Olhados de hoje, esses anúncios publicitários soam esquisitos, são carregados no mau gosto e até mesmo de humor involuntário. Mas houve um tempo em que a propaganda de artigos pretensamente indicados para a boa saúde era feita assim. Encarregadas de promover a popularização de drogas medicinais, cosméticos e produtos de laboratórios farmacêuticos, as propagandas promocionais eram veiculadas nos chamados “almanaques de farmácia”, que circularam durante décadas no Brasil a partir do século 19 e contam muito sobre as diferentes estratégias de persuasão para conquistar a população.


 


Milhões de exemplares de almanaques foram distribuídos por todo país para divulgar os produtos das antigas farmácias de manipulação, e posteriormente dos laboratórios farmacêuticos. Em artigo no mais recente número da revista História, Ciências, Saúde – Manguinhos, o historiador Mário Luiz Gomes destaca alguns aspectos comuns desses almanaques que circularam pelo país e apresenta imagens de propagandas e de diferentes seções dessas publicações.

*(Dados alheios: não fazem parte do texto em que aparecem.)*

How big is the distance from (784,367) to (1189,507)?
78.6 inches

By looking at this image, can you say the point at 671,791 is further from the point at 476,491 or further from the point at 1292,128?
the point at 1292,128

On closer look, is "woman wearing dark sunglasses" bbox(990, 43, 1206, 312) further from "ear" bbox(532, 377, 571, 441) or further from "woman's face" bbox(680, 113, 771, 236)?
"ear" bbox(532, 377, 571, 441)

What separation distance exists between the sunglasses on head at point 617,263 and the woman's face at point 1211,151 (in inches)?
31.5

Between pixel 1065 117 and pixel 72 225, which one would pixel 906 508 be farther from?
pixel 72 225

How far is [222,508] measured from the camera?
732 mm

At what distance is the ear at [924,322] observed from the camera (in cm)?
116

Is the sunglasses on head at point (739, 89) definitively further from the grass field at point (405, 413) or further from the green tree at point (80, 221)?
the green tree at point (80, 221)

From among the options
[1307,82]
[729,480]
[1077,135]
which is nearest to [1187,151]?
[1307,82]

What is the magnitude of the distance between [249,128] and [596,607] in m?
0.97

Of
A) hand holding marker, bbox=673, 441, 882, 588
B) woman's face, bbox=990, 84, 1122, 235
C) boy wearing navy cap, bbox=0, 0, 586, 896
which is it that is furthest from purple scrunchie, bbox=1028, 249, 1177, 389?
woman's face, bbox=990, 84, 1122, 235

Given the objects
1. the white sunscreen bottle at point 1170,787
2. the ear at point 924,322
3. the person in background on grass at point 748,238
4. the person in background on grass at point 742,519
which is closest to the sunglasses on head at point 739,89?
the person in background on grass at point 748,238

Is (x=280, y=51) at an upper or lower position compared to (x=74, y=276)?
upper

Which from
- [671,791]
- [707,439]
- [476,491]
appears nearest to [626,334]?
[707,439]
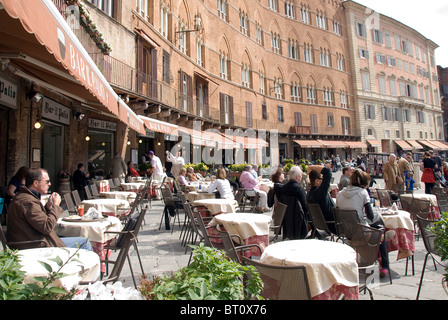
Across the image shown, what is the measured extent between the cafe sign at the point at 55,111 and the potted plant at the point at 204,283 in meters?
9.41

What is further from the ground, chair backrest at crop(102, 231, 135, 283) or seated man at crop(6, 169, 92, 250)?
seated man at crop(6, 169, 92, 250)

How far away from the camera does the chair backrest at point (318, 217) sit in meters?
4.65

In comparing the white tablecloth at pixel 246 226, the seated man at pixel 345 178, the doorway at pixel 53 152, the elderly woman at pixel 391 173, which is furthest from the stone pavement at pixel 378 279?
the doorway at pixel 53 152

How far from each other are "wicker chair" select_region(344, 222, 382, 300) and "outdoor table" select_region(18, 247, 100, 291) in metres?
2.40

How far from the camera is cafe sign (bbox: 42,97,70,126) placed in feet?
30.5

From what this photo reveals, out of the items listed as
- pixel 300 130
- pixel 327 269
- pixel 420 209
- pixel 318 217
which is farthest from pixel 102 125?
pixel 300 130

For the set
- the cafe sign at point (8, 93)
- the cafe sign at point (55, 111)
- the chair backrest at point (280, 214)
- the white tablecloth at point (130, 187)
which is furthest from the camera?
the white tablecloth at point (130, 187)

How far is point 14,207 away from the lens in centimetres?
311

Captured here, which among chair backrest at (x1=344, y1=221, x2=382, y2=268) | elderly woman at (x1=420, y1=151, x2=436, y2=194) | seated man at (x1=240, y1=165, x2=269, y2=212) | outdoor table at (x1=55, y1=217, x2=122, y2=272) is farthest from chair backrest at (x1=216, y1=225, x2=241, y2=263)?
elderly woman at (x1=420, y1=151, x2=436, y2=194)

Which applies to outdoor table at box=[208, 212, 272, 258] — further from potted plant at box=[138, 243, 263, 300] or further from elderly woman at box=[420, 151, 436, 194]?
elderly woman at box=[420, 151, 436, 194]

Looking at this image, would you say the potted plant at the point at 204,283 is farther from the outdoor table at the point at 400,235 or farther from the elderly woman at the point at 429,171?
the elderly woman at the point at 429,171

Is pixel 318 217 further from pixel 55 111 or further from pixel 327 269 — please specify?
pixel 55 111

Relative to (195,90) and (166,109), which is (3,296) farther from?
(195,90)

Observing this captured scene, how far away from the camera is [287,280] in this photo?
2.12m
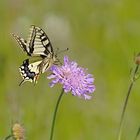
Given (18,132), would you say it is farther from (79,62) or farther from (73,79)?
(79,62)

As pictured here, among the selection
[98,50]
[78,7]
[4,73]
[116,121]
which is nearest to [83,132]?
[116,121]

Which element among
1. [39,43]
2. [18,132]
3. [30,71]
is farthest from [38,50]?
[18,132]

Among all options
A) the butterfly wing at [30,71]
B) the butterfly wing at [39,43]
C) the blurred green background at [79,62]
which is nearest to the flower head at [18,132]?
the butterfly wing at [30,71]

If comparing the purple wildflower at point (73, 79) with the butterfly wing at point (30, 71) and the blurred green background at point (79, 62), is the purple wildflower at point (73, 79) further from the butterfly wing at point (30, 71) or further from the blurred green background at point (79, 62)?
the blurred green background at point (79, 62)

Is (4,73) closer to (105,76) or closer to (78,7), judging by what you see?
(105,76)

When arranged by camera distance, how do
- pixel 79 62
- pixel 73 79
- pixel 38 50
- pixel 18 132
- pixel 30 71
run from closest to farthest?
pixel 18 132, pixel 30 71, pixel 38 50, pixel 73 79, pixel 79 62
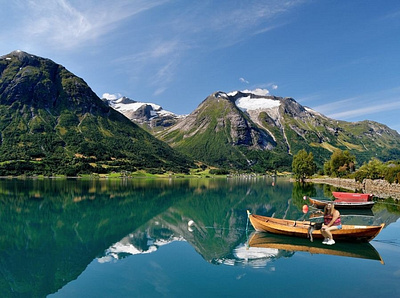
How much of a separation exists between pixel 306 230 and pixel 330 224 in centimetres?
220

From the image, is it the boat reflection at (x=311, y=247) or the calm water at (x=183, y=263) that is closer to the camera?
the calm water at (x=183, y=263)

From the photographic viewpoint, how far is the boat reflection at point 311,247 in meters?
24.3

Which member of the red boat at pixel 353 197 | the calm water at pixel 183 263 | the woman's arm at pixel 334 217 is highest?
the woman's arm at pixel 334 217

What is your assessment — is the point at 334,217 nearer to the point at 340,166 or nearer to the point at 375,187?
the point at 375,187

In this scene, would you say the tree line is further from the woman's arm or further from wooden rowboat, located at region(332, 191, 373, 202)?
the woman's arm

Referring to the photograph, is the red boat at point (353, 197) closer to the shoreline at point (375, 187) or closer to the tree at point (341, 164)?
the shoreline at point (375, 187)

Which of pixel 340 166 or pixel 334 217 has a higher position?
pixel 340 166

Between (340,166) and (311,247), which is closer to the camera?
(311,247)

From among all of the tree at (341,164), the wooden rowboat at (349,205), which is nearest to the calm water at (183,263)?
the wooden rowboat at (349,205)

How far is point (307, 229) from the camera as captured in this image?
Answer: 1041 inches

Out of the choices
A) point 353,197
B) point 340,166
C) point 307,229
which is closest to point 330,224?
point 307,229

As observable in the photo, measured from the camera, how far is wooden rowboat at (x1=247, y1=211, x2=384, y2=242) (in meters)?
25.7

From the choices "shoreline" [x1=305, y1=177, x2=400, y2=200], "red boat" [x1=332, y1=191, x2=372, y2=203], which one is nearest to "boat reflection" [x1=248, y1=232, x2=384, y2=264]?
"red boat" [x1=332, y1=191, x2=372, y2=203]

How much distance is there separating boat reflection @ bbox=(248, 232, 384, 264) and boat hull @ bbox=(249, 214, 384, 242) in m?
0.56
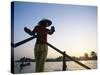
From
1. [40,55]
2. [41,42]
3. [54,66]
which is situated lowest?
[54,66]

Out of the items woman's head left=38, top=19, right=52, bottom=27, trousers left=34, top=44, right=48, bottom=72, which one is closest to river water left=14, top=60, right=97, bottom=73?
trousers left=34, top=44, right=48, bottom=72

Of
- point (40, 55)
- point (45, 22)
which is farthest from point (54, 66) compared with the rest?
point (45, 22)

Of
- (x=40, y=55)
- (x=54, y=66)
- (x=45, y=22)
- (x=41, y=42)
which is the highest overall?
(x=45, y=22)

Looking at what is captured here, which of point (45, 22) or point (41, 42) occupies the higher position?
Result: point (45, 22)

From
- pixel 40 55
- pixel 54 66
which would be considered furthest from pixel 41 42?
pixel 54 66

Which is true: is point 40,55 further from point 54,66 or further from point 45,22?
point 45,22

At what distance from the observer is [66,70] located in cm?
234

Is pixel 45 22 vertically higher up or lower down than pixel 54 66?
higher up

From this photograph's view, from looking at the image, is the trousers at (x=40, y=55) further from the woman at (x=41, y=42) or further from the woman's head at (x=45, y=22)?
the woman's head at (x=45, y=22)

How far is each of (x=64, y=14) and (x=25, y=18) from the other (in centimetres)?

De acordo com Gomes, os almanaques tinham formato ágil e levaram, tanto a populações urbanas quanto a rurais, uma possibilidade de informação e entretenimento. A linguagem de seus anúncios ia do mau gosto à sutil prosa aliciante. Abordavam temas polêmicos para a época, como divórcio e homossexualismo, e procuravam recriar situações que se identificavam com os problemas mais rotineiros de higiene, saúde e beleza.



“As promessas de cura em soluções rápidas e baratas vinham acompanhadas de sedutoras possibilidades de realização pessoal. Convencidos pela argumentação dos textos, leitores e leitoras experimentavam o xarope, a pílula ou o elixir, na esperança da gratificação física, material e sentimental”, conta Gomes no artigo.


Segundo o historiador, a tarefa de implantar novos hábitos de higiene, saúde e beleza cabia em parte aos publicitários. Assim, saúde e beleza era o slogan preferido dos propagandistas. Textos e imagens – especialmente a partir de década de 1930 – também vão introduzir não só as regras científicas, mas novos padrões de comportamento, usos e costumes. “Em busca de mercado para seus produtos industriais, a propaganda dos laboratórios arremete contra o modo de vida passado, sobrepondo-se às práticas artesanais de medicina caseira e desqualificando-as”, diz Gomes.



Além da propaganda, vários almanaques recorreram a outros recursos de divulgação. Textos em forma de crônica e conto, contando com enredo e personagens, também compunham o espaço dos almanaques. Menotti Del Picchia e Monteiro Lobato foram alguns dos escritores que assinaram trabalhos em almanaques. Lobato, por exemplo, foi considerado o intelectual mais importante para a história da propaganda nos almanaques de farmácia. Ele incluiu na publicidade do Biotônico Fontoura o personagem Jeca Tatu, que virou sucesso nacional.


 


A tarefa de ilustração dos almanaques também contou com a participação de conhecidos artistas do passado, como Belmonte, Kohout, Kalixto e J. Carlos. Artistas que usaram de diferentes meios nos trabalhos: criaram quadrinhos de humor e desenhos de melindrosas e mulheres ao banho, compuseram peças que enfocaram a solidão da doença e a felicidade da cura, retrataram a dor e a prostação feminina nos dias de tensão pré-menstrual, a aversão infantil mesclada com a eficiência do óleo de rícino e trouxeram o glamour das louras dos estúdios de Hollywood.


Os almanaques, porém, não eram apenas um amontoado de anúncios. Segundo Mario Gomes, eles introduziram em termos populares uma possibilidade de iniciação científica, funcionando como uma espécie de guia doméstico de saúde. “O discurso, intermediado pela linguagem da publicidade, colocou à disposição de muitos, em termos de texto e imagem, o que antes constituía um conhecimento restrito a poucos”, diz. Os almanaques, frente à carência material e cultural da população, também representaram o livro e a revistinha infantil. “Em outras ocasiões, fez a vez da própria cartilha, auxiliando adultos e crianças no aprendizado da leitura”, completa.



Os almanaques começaram a minguar depois que novas técnicas de propaganda e marketing apareceram no mercado publicitário. Mas legaram aos historiadores nítidas marcas de um jeito bem particular de fazer propaganda de medicamentos.